Tracing our 4-stage product photo pipeline through Bifrost

#machinelearning #mlops #llm

TL;DR: We added OpenTelemetry tracing across the four LLM and VLM hops in our product-photo pipeline by routing them through Bifrost. Pipeline-level p95 went from 11.2s to 6.8s in two weeks, mostly because we could finally see which step was the bottleneck. The tracing was free once the gateway was in place; we weren't going to instrument four SDKs by hand.

Where the time went was a mystery

At Photoroom we run a four-stage pipeline for catalog photo cleanup. Background removal with an in-house model. Inpainting via SDXL with our internal LoRA. Upscaling through Real-ESRGAN. A caption step that hits an external VLM provider. Four hops, two of them outside our VPC.

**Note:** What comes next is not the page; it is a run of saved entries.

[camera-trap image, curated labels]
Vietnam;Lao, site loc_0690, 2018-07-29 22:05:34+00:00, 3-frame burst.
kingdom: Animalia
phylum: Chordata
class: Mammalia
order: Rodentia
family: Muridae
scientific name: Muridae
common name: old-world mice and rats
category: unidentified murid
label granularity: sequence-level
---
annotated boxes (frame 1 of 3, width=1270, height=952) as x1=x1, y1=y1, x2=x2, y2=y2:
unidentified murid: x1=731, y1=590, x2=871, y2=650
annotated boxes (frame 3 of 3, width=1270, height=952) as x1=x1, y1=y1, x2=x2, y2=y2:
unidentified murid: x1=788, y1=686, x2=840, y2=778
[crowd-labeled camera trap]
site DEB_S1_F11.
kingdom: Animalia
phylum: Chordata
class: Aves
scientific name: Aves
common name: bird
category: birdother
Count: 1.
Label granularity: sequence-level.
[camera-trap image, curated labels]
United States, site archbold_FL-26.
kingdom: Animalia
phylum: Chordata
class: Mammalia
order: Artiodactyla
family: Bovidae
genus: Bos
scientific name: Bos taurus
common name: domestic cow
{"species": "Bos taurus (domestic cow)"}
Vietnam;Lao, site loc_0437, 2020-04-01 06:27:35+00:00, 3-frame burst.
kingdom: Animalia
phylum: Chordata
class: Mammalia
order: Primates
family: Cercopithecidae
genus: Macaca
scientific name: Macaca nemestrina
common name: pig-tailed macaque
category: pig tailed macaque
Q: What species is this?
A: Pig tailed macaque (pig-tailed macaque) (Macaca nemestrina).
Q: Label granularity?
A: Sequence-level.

A bug report sat in our queue for a week: "the pipeline is slow on Tuesdays." Designers were timing out at 12 seconds. Our internal Grafana showed the GPU jobs were fine. The external VLM call latency? Nobody had a number.

To be precise, we had per-service latency in Datadog, but the spans didn't stitch together across the external API hops. We could see step 1 took 320ms and step 4 took "8 to 10 seconds" but the "to" in there was the entire problem.

What we changed

I'd been evaluating Bifrost (github.com/maximhq/bifrost) for an unrelated project: semantic caching on the caption step. While reading the observability docs I noticed Prometheus metrics and OTel export were native, not plugins.

So I rewired both external calls (caption VLM and a prompt-rewrite call we make before SDXL) to go through Bifrost instead of directly to the provider. The Python change was about 9 lines. Swap the base URL.

The relevant slice of our config.json:

{
  "providers": {
    "openai": {
      "keys": [{"value": "env.OPENAI_KEY", "models": ["gpt-4o-mini"]}],
      "concurrency_and_buffer_size": {"concurrency": 32}
    },
    "anthropic": {
      "keys": [{"value": "env.ANTHROPIC_KEY", "models": ["claude-haiku-4-5"]}]
    }
  },
  "observability": {
    "prometheus_labels": ["x-team", "x-pipeline-stage"],
    "otel_endpoint": "http://otel-collector:4318"
  }
}

The two custom headers (x-team, x-pipeline-stage) attach to every Prometheus sample and every OTel span. In Tempo I can filter by pipeline stage and see exactly which hop is slow.

What we found

The Tuesday slowness was a regional capacity blip with our caption provider. p99 for the caption call was 14 seconds with no error, only slow token output. Once Bifrost sat in front of it we configured a fallback to a second provider and the 12-second pipeline timeouts disappeared.

Full p95 numbers, two weeks before and two weeks after:

Stage	p95 before	p95 after	Why
Background removal	340ms	340ms	Untouched, on our GPUs
Prompt rewrite	1.1s	480ms	Semantic cache hit ~62%
SDXL + LoRA	4.2s	4.2s	Untouched
Caption VLM	6.8s	1.4s	Failover plus cache
End-to-end	11.2s	6.8s

The semantic cache hit rate on the prompt-rewrite step is high because designers re-run very similar product descriptions. That was latency we didn't know we were leaving on the table.

How it compares to what we considered

We looked at LiteLLM and Portkey first. We already had a half-deployed LiteLLM somewhere in the cluster.

	LiteLLM	Portkey	Bifrost
Self-host	Yes	Yes (some features gated)	Yes
Prometheus native	Plugin	Yes	Yes
OTel spans	Plugin	Yes	Yes
Semantic cache	Yes	Yes	Yes
MCP support	No	Limited	Yes
Measured overhead	~9ms	cloud RTT dependent	~1.2ms

The nuance here is that Portkey is excellent if you are happy on their cloud. We couldn't be, because some product images carry customer-identifiable data and the entire pipeline runs inside our VPC. LiteLLM is mature and its community is larger than Bifrost's, but the observability story required wiring up the Prometheus plugin myself. Bifrost ships that out of the box per the docs.

Trade-offs and limitations

Bifrost is younger than LiteLLM and its plugin ecosystem is correspondingly smaller. We wrote a 40-line Go plugin to attach Photoroom-internal request IDs to spans. It works but it's one more thing we own.

The MCP feature is genuinely useful for tool-using agents. We aren't using it yet. Our pipeline isn't agentic; if you only call chat completions you can ignore MCP entirely.

Latency overhead is low (~1.2ms in our measurements) but it isn't zero. For an image pipeline where each hop is hundreds of milliseconds it's invisible. For a high-QPS embedding service it might matter. Benchmark in your own environment before assuming.

One operational note: the OTel exporter sends spans synchronously by default. We had to bump the batch interval to 5 seconds; otherwise the gateway pod's CPU climbed under load.